GIVEN TEXT:
Jennifer Gray Thompson: I know that in the beginning of our disaster, we have this really wonderful, I would like to introduce you, I don’t think I have yet to Dr. Adrienne Hines. She works at Stanford Centre for PTSD, and she lives here in Sonoma County. And so she designed this Wildfire Mental Health Collaborative so that every person through a federal grant who had access to something, either one on one, or group, or yoga, it was all trauma informed, you guys would get along beautifully. Crazy beautifully. But I remember that I was looking around, there was this gradation where people who didn’t die, but why didn’t they die. And then there were people who lost their homes, and they were the next on the list. They say, oh, I didn’t die. I did lose my home, but I’m okay. And then there are people like me who didn’t lose their home, but went through the entire disaster. I’d be like, well, I didn’t die and I didn’t lose my home, so why would I ask for that? Mental Health, I can’t take advantage of any resource that’s helping somebody who definitely needs it more. I’m not the family of a deceased person, so they didn’t take it. I know I would have never considered taking it until it was like a year later. I didn’t even realize how stressed out I was for three years. It took a long time. But if you’re listening to this and you’re fresh, or new, or curious, if that resource is there, if you’ve experienced a disaster, Disaster Survivor, yes, there’s different degrees for sure, have trauma. But if you are in this space, you are actually part of the solution. You’re also part of the need base. Don’t think that’s not true.

Jolie Wills: We call that the hierarchy of grief. We see that play out again and again after disaster in a way that’s often unhelpful. So people who are often united at the beginning, really supportive of each other, their different experiences will play out differently as you become tired, and find it really hard to see beyond your own experience. And so they become another ring of people in a different part of that letter, that grief letter, and discounting for ourselves or each other of the very real impacts or needs that people have no matter how they’re impacted. So just being aware of that, you can have a very similar experience on the day, and very different impacts, and very different support needs, a very different experience. You can have very different experiences, but because of what it is you bring to an event, the impacts will play out differently. That needs to be downplayed. I think one of the beautiful things disasters have to teach us is how to not just offer support, but receive it. We’re not very good at that as humans. 

And when you were talking about that, brought to mind a story, or the person that we encountered in the Christchurch earthquakes, he was an old retired military veteran. Tough as boat kind of guy, and didn’t have a lot of family support. He was living in council housing. So the local government supplied housing in a small unit, and we’d knocked on his door, basically letting people know about his grants that were available for initial immediate assistance. And he said, no, no, I’m fine. I’m good. There are people much worse off than us. I don’t know how we got on to further conversation. He said, what are you doing? Well, I’ve kind of moved into my living area where my television is because at this point, he had power, electricity. And he said, it just gives him some company. And it was through this conversation, we realized that his ceiling had caved in in his bedroom, and he had moved his life into the living room. But he was fine. So again, amazingly resilient, amazing coping skills. But being able to say those grants for me, they’re for someone else who needs it. But being able to say, actually, these grants are for those things that we can address, some immediate need, and we can get you back into your bedroom, but we do have this. We’re very good at donating and giving to causes, but not very good at being at the other end. And there’s something beautiful in the human spirit around, how do we learn to receive? That means that we better give because we understand how to maintain dignity, and resilience, respect, the resilience and the power that someone has even when they’re impacted by something like a disaster. And if we can understand that and be better, more gracious at that as humans, that would be a good thing.

LIST OF TASKS:
1 > Answer these questions about the disaster recovery conversation:
(a) Where does Dr. Adrienne Hines work?
(b) What name does Jolie Wills give to the pattern in which people rank whose losses count more?
(c) In the Christchurch earthquakes story, what had happened in the veteran's bedroom, and into which room had he moved his life?
2 > Carry on the disaster recovery conversation from the point where the text stops.

[Records from a data source]
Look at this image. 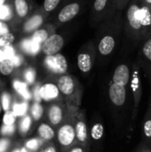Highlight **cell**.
I'll return each mask as SVG.
<instances>
[{"instance_id":"cell-1","label":"cell","mask_w":151,"mask_h":152,"mask_svg":"<svg viewBox=\"0 0 151 152\" xmlns=\"http://www.w3.org/2000/svg\"><path fill=\"white\" fill-rule=\"evenodd\" d=\"M124 12L115 11L104 20L98 28L97 53L102 57L109 56L117 47L118 39L123 32Z\"/></svg>"},{"instance_id":"cell-2","label":"cell","mask_w":151,"mask_h":152,"mask_svg":"<svg viewBox=\"0 0 151 152\" xmlns=\"http://www.w3.org/2000/svg\"><path fill=\"white\" fill-rule=\"evenodd\" d=\"M142 0H131L124 13L123 33L127 43L133 45L146 40L141 14Z\"/></svg>"},{"instance_id":"cell-3","label":"cell","mask_w":151,"mask_h":152,"mask_svg":"<svg viewBox=\"0 0 151 152\" xmlns=\"http://www.w3.org/2000/svg\"><path fill=\"white\" fill-rule=\"evenodd\" d=\"M56 85L66 106L72 111L79 110L83 96V88L77 77L69 74L59 76Z\"/></svg>"},{"instance_id":"cell-4","label":"cell","mask_w":151,"mask_h":152,"mask_svg":"<svg viewBox=\"0 0 151 152\" xmlns=\"http://www.w3.org/2000/svg\"><path fill=\"white\" fill-rule=\"evenodd\" d=\"M75 112H72L67 119L59 126L57 140L63 151H68L77 143L75 131Z\"/></svg>"},{"instance_id":"cell-5","label":"cell","mask_w":151,"mask_h":152,"mask_svg":"<svg viewBox=\"0 0 151 152\" xmlns=\"http://www.w3.org/2000/svg\"><path fill=\"white\" fill-rule=\"evenodd\" d=\"M97 54L95 42L88 41L81 46L77 53V67L83 74H88L92 70Z\"/></svg>"},{"instance_id":"cell-6","label":"cell","mask_w":151,"mask_h":152,"mask_svg":"<svg viewBox=\"0 0 151 152\" xmlns=\"http://www.w3.org/2000/svg\"><path fill=\"white\" fill-rule=\"evenodd\" d=\"M114 12L115 10L113 0H94L90 12L91 26H99Z\"/></svg>"},{"instance_id":"cell-7","label":"cell","mask_w":151,"mask_h":152,"mask_svg":"<svg viewBox=\"0 0 151 152\" xmlns=\"http://www.w3.org/2000/svg\"><path fill=\"white\" fill-rule=\"evenodd\" d=\"M89 0H70L68 4L63 5L57 15V22L64 24L72 20L77 15L81 14L87 6Z\"/></svg>"},{"instance_id":"cell-8","label":"cell","mask_w":151,"mask_h":152,"mask_svg":"<svg viewBox=\"0 0 151 152\" xmlns=\"http://www.w3.org/2000/svg\"><path fill=\"white\" fill-rule=\"evenodd\" d=\"M140 68L141 65L137 61L133 64L132 74H131V89L133 96V118L137 115L138 108L141 102L142 99V82H141V77H140Z\"/></svg>"},{"instance_id":"cell-9","label":"cell","mask_w":151,"mask_h":152,"mask_svg":"<svg viewBox=\"0 0 151 152\" xmlns=\"http://www.w3.org/2000/svg\"><path fill=\"white\" fill-rule=\"evenodd\" d=\"M75 131L77 143L90 144V130L88 128L85 113L81 110L75 112Z\"/></svg>"},{"instance_id":"cell-10","label":"cell","mask_w":151,"mask_h":152,"mask_svg":"<svg viewBox=\"0 0 151 152\" xmlns=\"http://www.w3.org/2000/svg\"><path fill=\"white\" fill-rule=\"evenodd\" d=\"M74 111L70 110L63 102L53 103L48 110V119L53 126H60Z\"/></svg>"},{"instance_id":"cell-11","label":"cell","mask_w":151,"mask_h":152,"mask_svg":"<svg viewBox=\"0 0 151 152\" xmlns=\"http://www.w3.org/2000/svg\"><path fill=\"white\" fill-rule=\"evenodd\" d=\"M44 65L48 70L55 75L61 76L67 74L68 61L65 56L60 53L53 55L46 56L44 59Z\"/></svg>"},{"instance_id":"cell-12","label":"cell","mask_w":151,"mask_h":152,"mask_svg":"<svg viewBox=\"0 0 151 152\" xmlns=\"http://www.w3.org/2000/svg\"><path fill=\"white\" fill-rule=\"evenodd\" d=\"M65 45V39L60 34H53L50 36L41 46V51L46 56L53 55L59 53V52L62 49Z\"/></svg>"},{"instance_id":"cell-13","label":"cell","mask_w":151,"mask_h":152,"mask_svg":"<svg viewBox=\"0 0 151 152\" xmlns=\"http://www.w3.org/2000/svg\"><path fill=\"white\" fill-rule=\"evenodd\" d=\"M138 62L143 68L151 83V37L143 42L139 53Z\"/></svg>"},{"instance_id":"cell-14","label":"cell","mask_w":151,"mask_h":152,"mask_svg":"<svg viewBox=\"0 0 151 152\" xmlns=\"http://www.w3.org/2000/svg\"><path fill=\"white\" fill-rule=\"evenodd\" d=\"M109 97L111 102L117 106L121 107L125 104L126 99V88L114 83H110L109 87Z\"/></svg>"},{"instance_id":"cell-15","label":"cell","mask_w":151,"mask_h":152,"mask_svg":"<svg viewBox=\"0 0 151 152\" xmlns=\"http://www.w3.org/2000/svg\"><path fill=\"white\" fill-rule=\"evenodd\" d=\"M131 74L132 70L128 65L120 64L116 68L113 73L112 83L126 87V86L129 84V81L131 80Z\"/></svg>"},{"instance_id":"cell-16","label":"cell","mask_w":151,"mask_h":152,"mask_svg":"<svg viewBox=\"0 0 151 152\" xmlns=\"http://www.w3.org/2000/svg\"><path fill=\"white\" fill-rule=\"evenodd\" d=\"M40 97L45 102L56 101L61 98V94L57 85L53 83H46L40 86Z\"/></svg>"},{"instance_id":"cell-17","label":"cell","mask_w":151,"mask_h":152,"mask_svg":"<svg viewBox=\"0 0 151 152\" xmlns=\"http://www.w3.org/2000/svg\"><path fill=\"white\" fill-rule=\"evenodd\" d=\"M104 134V127L101 122H95L93 124L90 129V141H93L95 143H100L103 138Z\"/></svg>"},{"instance_id":"cell-18","label":"cell","mask_w":151,"mask_h":152,"mask_svg":"<svg viewBox=\"0 0 151 152\" xmlns=\"http://www.w3.org/2000/svg\"><path fill=\"white\" fill-rule=\"evenodd\" d=\"M44 22V16L42 14H35L33 17H31L24 25V29L27 32H30L33 30L38 29V28L43 24Z\"/></svg>"},{"instance_id":"cell-19","label":"cell","mask_w":151,"mask_h":152,"mask_svg":"<svg viewBox=\"0 0 151 152\" xmlns=\"http://www.w3.org/2000/svg\"><path fill=\"white\" fill-rule=\"evenodd\" d=\"M37 132H38L39 136L44 141H51L54 138V135H55L53 128L45 123H43L39 126Z\"/></svg>"},{"instance_id":"cell-20","label":"cell","mask_w":151,"mask_h":152,"mask_svg":"<svg viewBox=\"0 0 151 152\" xmlns=\"http://www.w3.org/2000/svg\"><path fill=\"white\" fill-rule=\"evenodd\" d=\"M41 46H42L41 45L34 42L31 38L25 39L21 43L22 49L29 54H36L39 52V50L41 49Z\"/></svg>"},{"instance_id":"cell-21","label":"cell","mask_w":151,"mask_h":152,"mask_svg":"<svg viewBox=\"0 0 151 152\" xmlns=\"http://www.w3.org/2000/svg\"><path fill=\"white\" fill-rule=\"evenodd\" d=\"M13 88L15 89V91L20 94L24 99L26 100H29L31 98V94L28 89V86L26 83L15 80L13 82Z\"/></svg>"},{"instance_id":"cell-22","label":"cell","mask_w":151,"mask_h":152,"mask_svg":"<svg viewBox=\"0 0 151 152\" xmlns=\"http://www.w3.org/2000/svg\"><path fill=\"white\" fill-rule=\"evenodd\" d=\"M50 36H52V35L50 34V32H49L48 29H45V28H38V29H36V30L34 32V34H33L31 39H32L34 42H36V43H37V44H39V45H42V44H43Z\"/></svg>"},{"instance_id":"cell-23","label":"cell","mask_w":151,"mask_h":152,"mask_svg":"<svg viewBox=\"0 0 151 152\" xmlns=\"http://www.w3.org/2000/svg\"><path fill=\"white\" fill-rule=\"evenodd\" d=\"M143 134L146 139L151 140V102L143 122Z\"/></svg>"},{"instance_id":"cell-24","label":"cell","mask_w":151,"mask_h":152,"mask_svg":"<svg viewBox=\"0 0 151 152\" xmlns=\"http://www.w3.org/2000/svg\"><path fill=\"white\" fill-rule=\"evenodd\" d=\"M15 8L20 17H25L28 12V4L26 0H15Z\"/></svg>"},{"instance_id":"cell-25","label":"cell","mask_w":151,"mask_h":152,"mask_svg":"<svg viewBox=\"0 0 151 152\" xmlns=\"http://www.w3.org/2000/svg\"><path fill=\"white\" fill-rule=\"evenodd\" d=\"M14 64L11 59H4L0 62V72L4 76L10 75L12 72Z\"/></svg>"},{"instance_id":"cell-26","label":"cell","mask_w":151,"mask_h":152,"mask_svg":"<svg viewBox=\"0 0 151 152\" xmlns=\"http://www.w3.org/2000/svg\"><path fill=\"white\" fill-rule=\"evenodd\" d=\"M44 113V109L43 106L39 102H35L31 108V115L33 117V119L37 121L39 120Z\"/></svg>"},{"instance_id":"cell-27","label":"cell","mask_w":151,"mask_h":152,"mask_svg":"<svg viewBox=\"0 0 151 152\" xmlns=\"http://www.w3.org/2000/svg\"><path fill=\"white\" fill-rule=\"evenodd\" d=\"M28 110V102H22V103H15L13 105L12 111L17 117L24 116L25 113Z\"/></svg>"},{"instance_id":"cell-28","label":"cell","mask_w":151,"mask_h":152,"mask_svg":"<svg viewBox=\"0 0 151 152\" xmlns=\"http://www.w3.org/2000/svg\"><path fill=\"white\" fill-rule=\"evenodd\" d=\"M61 0H44V10L46 12H51L54 9L57 8V6L60 4Z\"/></svg>"},{"instance_id":"cell-29","label":"cell","mask_w":151,"mask_h":152,"mask_svg":"<svg viewBox=\"0 0 151 152\" xmlns=\"http://www.w3.org/2000/svg\"><path fill=\"white\" fill-rule=\"evenodd\" d=\"M16 115L14 114L13 111H5V114L4 116V118H3V122H4V125H6V126H12L15 122V119H16Z\"/></svg>"},{"instance_id":"cell-30","label":"cell","mask_w":151,"mask_h":152,"mask_svg":"<svg viewBox=\"0 0 151 152\" xmlns=\"http://www.w3.org/2000/svg\"><path fill=\"white\" fill-rule=\"evenodd\" d=\"M131 0H113L114 4V10L115 11H119V12H124Z\"/></svg>"},{"instance_id":"cell-31","label":"cell","mask_w":151,"mask_h":152,"mask_svg":"<svg viewBox=\"0 0 151 152\" xmlns=\"http://www.w3.org/2000/svg\"><path fill=\"white\" fill-rule=\"evenodd\" d=\"M13 40H14V36L12 34L6 33L0 37V46L7 47L13 42Z\"/></svg>"},{"instance_id":"cell-32","label":"cell","mask_w":151,"mask_h":152,"mask_svg":"<svg viewBox=\"0 0 151 152\" xmlns=\"http://www.w3.org/2000/svg\"><path fill=\"white\" fill-rule=\"evenodd\" d=\"M31 126V118L29 116H26L24 117V118L21 120L20 122V132L22 134H25L28 131L29 127Z\"/></svg>"},{"instance_id":"cell-33","label":"cell","mask_w":151,"mask_h":152,"mask_svg":"<svg viewBox=\"0 0 151 152\" xmlns=\"http://www.w3.org/2000/svg\"><path fill=\"white\" fill-rule=\"evenodd\" d=\"M12 17V12L9 6L2 5L0 7V19L1 20H9Z\"/></svg>"},{"instance_id":"cell-34","label":"cell","mask_w":151,"mask_h":152,"mask_svg":"<svg viewBox=\"0 0 151 152\" xmlns=\"http://www.w3.org/2000/svg\"><path fill=\"white\" fill-rule=\"evenodd\" d=\"M89 145H84L80 143H77L69 149L66 152H89Z\"/></svg>"},{"instance_id":"cell-35","label":"cell","mask_w":151,"mask_h":152,"mask_svg":"<svg viewBox=\"0 0 151 152\" xmlns=\"http://www.w3.org/2000/svg\"><path fill=\"white\" fill-rule=\"evenodd\" d=\"M41 143L42 142L40 141V139H31L26 142V147L31 151H36L41 145Z\"/></svg>"},{"instance_id":"cell-36","label":"cell","mask_w":151,"mask_h":152,"mask_svg":"<svg viewBox=\"0 0 151 152\" xmlns=\"http://www.w3.org/2000/svg\"><path fill=\"white\" fill-rule=\"evenodd\" d=\"M24 77H25V79H26L27 83L32 84L35 81V79H36V71H35V69H28L25 71Z\"/></svg>"},{"instance_id":"cell-37","label":"cell","mask_w":151,"mask_h":152,"mask_svg":"<svg viewBox=\"0 0 151 152\" xmlns=\"http://www.w3.org/2000/svg\"><path fill=\"white\" fill-rule=\"evenodd\" d=\"M2 106L4 110L7 111L10 107V96L8 94H4L2 96Z\"/></svg>"},{"instance_id":"cell-38","label":"cell","mask_w":151,"mask_h":152,"mask_svg":"<svg viewBox=\"0 0 151 152\" xmlns=\"http://www.w3.org/2000/svg\"><path fill=\"white\" fill-rule=\"evenodd\" d=\"M14 132V126H6L4 125L2 129H1V133L3 134H11Z\"/></svg>"},{"instance_id":"cell-39","label":"cell","mask_w":151,"mask_h":152,"mask_svg":"<svg viewBox=\"0 0 151 152\" xmlns=\"http://www.w3.org/2000/svg\"><path fill=\"white\" fill-rule=\"evenodd\" d=\"M4 54H5V57H6V59H12L15 54H14V50H13V48L12 47V46H7V47H5V49H4Z\"/></svg>"},{"instance_id":"cell-40","label":"cell","mask_w":151,"mask_h":152,"mask_svg":"<svg viewBox=\"0 0 151 152\" xmlns=\"http://www.w3.org/2000/svg\"><path fill=\"white\" fill-rule=\"evenodd\" d=\"M9 142L6 139H2L0 140V152H5L6 149L8 148Z\"/></svg>"},{"instance_id":"cell-41","label":"cell","mask_w":151,"mask_h":152,"mask_svg":"<svg viewBox=\"0 0 151 152\" xmlns=\"http://www.w3.org/2000/svg\"><path fill=\"white\" fill-rule=\"evenodd\" d=\"M39 90H40V86H36L35 90H34V98L36 100V102H39L42 99L40 97V94H39Z\"/></svg>"},{"instance_id":"cell-42","label":"cell","mask_w":151,"mask_h":152,"mask_svg":"<svg viewBox=\"0 0 151 152\" xmlns=\"http://www.w3.org/2000/svg\"><path fill=\"white\" fill-rule=\"evenodd\" d=\"M11 60L12 61V62L14 64V67H19L22 62V59L20 56H17V55H14Z\"/></svg>"},{"instance_id":"cell-43","label":"cell","mask_w":151,"mask_h":152,"mask_svg":"<svg viewBox=\"0 0 151 152\" xmlns=\"http://www.w3.org/2000/svg\"><path fill=\"white\" fill-rule=\"evenodd\" d=\"M7 32H8V28H7L6 24L3 23V25H2V28H1V30H0V34L4 35V34H6Z\"/></svg>"},{"instance_id":"cell-44","label":"cell","mask_w":151,"mask_h":152,"mask_svg":"<svg viewBox=\"0 0 151 152\" xmlns=\"http://www.w3.org/2000/svg\"><path fill=\"white\" fill-rule=\"evenodd\" d=\"M44 152H57L56 151V150H55V148L53 147V146H49L48 148H46L45 149V151Z\"/></svg>"},{"instance_id":"cell-45","label":"cell","mask_w":151,"mask_h":152,"mask_svg":"<svg viewBox=\"0 0 151 152\" xmlns=\"http://www.w3.org/2000/svg\"><path fill=\"white\" fill-rule=\"evenodd\" d=\"M137 152H151V149L148 148V147H142Z\"/></svg>"},{"instance_id":"cell-46","label":"cell","mask_w":151,"mask_h":152,"mask_svg":"<svg viewBox=\"0 0 151 152\" xmlns=\"http://www.w3.org/2000/svg\"><path fill=\"white\" fill-rule=\"evenodd\" d=\"M4 59H6L5 54H4V52H3V51L0 50V62H1L2 61H4Z\"/></svg>"},{"instance_id":"cell-47","label":"cell","mask_w":151,"mask_h":152,"mask_svg":"<svg viewBox=\"0 0 151 152\" xmlns=\"http://www.w3.org/2000/svg\"><path fill=\"white\" fill-rule=\"evenodd\" d=\"M143 2L151 9V0H143Z\"/></svg>"},{"instance_id":"cell-48","label":"cell","mask_w":151,"mask_h":152,"mask_svg":"<svg viewBox=\"0 0 151 152\" xmlns=\"http://www.w3.org/2000/svg\"><path fill=\"white\" fill-rule=\"evenodd\" d=\"M4 2V0H0V7H1L2 5H3Z\"/></svg>"},{"instance_id":"cell-49","label":"cell","mask_w":151,"mask_h":152,"mask_svg":"<svg viewBox=\"0 0 151 152\" xmlns=\"http://www.w3.org/2000/svg\"><path fill=\"white\" fill-rule=\"evenodd\" d=\"M20 152H28V151H26V149H25V148H22V149L20 150Z\"/></svg>"},{"instance_id":"cell-50","label":"cell","mask_w":151,"mask_h":152,"mask_svg":"<svg viewBox=\"0 0 151 152\" xmlns=\"http://www.w3.org/2000/svg\"><path fill=\"white\" fill-rule=\"evenodd\" d=\"M2 25H3V23L0 22V30H1V28H2Z\"/></svg>"},{"instance_id":"cell-51","label":"cell","mask_w":151,"mask_h":152,"mask_svg":"<svg viewBox=\"0 0 151 152\" xmlns=\"http://www.w3.org/2000/svg\"><path fill=\"white\" fill-rule=\"evenodd\" d=\"M13 152H20V151H19V150H16V151H14Z\"/></svg>"},{"instance_id":"cell-52","label":"cell","mask_w":151,"mask_h":152,"mask_svg":"<svg viewBox=\"0 0 151 152\" xmlns=\"http://www.w3.org/2000/svg\"><path fill=\"white\" fill-rule=\"evenodd\" d=\"M67 1H70V0H67Z\"/></svg>"},{"instance_id":"cell-53","label":"cell","mask_w":151,"mask_h":152,"mask_svg":"<svg viewBox=\"0 0 151 152\" xmlns=\"http://www.w3.org/2000/svg\"><path fill=\"white\" fill-rule=\"evenodd\" d=\"M43 152H44V151H43Z\"/></svg>"}]
</instances>
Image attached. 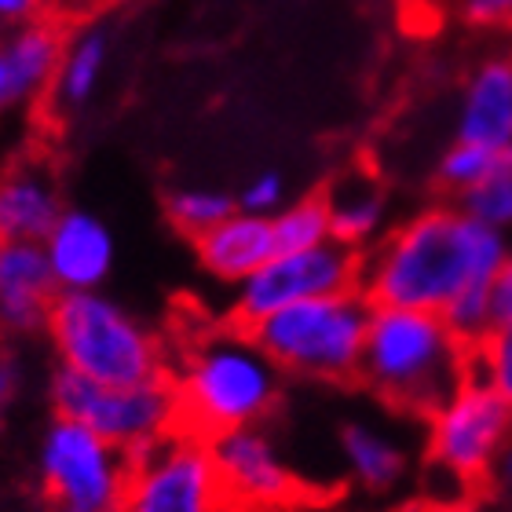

REPLIES:
1 >
(a) She works at the Stanford Centre for PTSD.
(b) She calls it the hierarchy of grief.
(c) The ceiling in his bedroom had caved in, and he had moved his life into the living room.

2 >
Jennifer Gray Thompson: It would be good. When you were talking, that also reminded me of one of the women who was one of the leaders that you met last week in the Marshall Fire when we first met, she said, because I just met her for the first time because she lost her home. And then she had to leave for six months, she had to go. And then when she was talking to me this time, she was apologetic for the fact that she didn’t stay to suffer. I was like, yeah, that’s okay because you actually need people who have the fortitude, who are a little more fresh into it to take up the second, third, fourth, fifth wave, because it does last so long. But imagine apologizing for not suffering more in the beginning and feeling guilty about that.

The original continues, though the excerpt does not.